TASK PROMPT>
Copy out, word for word, the lines from the start of the data below through the line containing "Conclusion 40 à", and no others.

Data records
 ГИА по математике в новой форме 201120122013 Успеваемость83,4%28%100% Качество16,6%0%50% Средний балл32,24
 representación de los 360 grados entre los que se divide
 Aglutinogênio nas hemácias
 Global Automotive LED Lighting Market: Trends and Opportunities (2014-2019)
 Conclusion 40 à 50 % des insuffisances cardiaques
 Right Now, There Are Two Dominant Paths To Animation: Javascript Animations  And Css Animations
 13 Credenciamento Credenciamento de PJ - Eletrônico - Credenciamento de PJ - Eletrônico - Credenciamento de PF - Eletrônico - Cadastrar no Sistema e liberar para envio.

WRITTEN RESPONSE>
 ГИА по математике в новой форме 201120122013 Успеваемость83,4%28%100% Качество16,6%0%50% Средний балл32,24
 representación de los 360 grados entre los que se divide
 Aglutinogênio nas hemácias
 Global Automotive LED Lighting Market: Trends and Opportunities (2014-2019)
 Conclusion 40 à 50 % des insuffisances cardiaques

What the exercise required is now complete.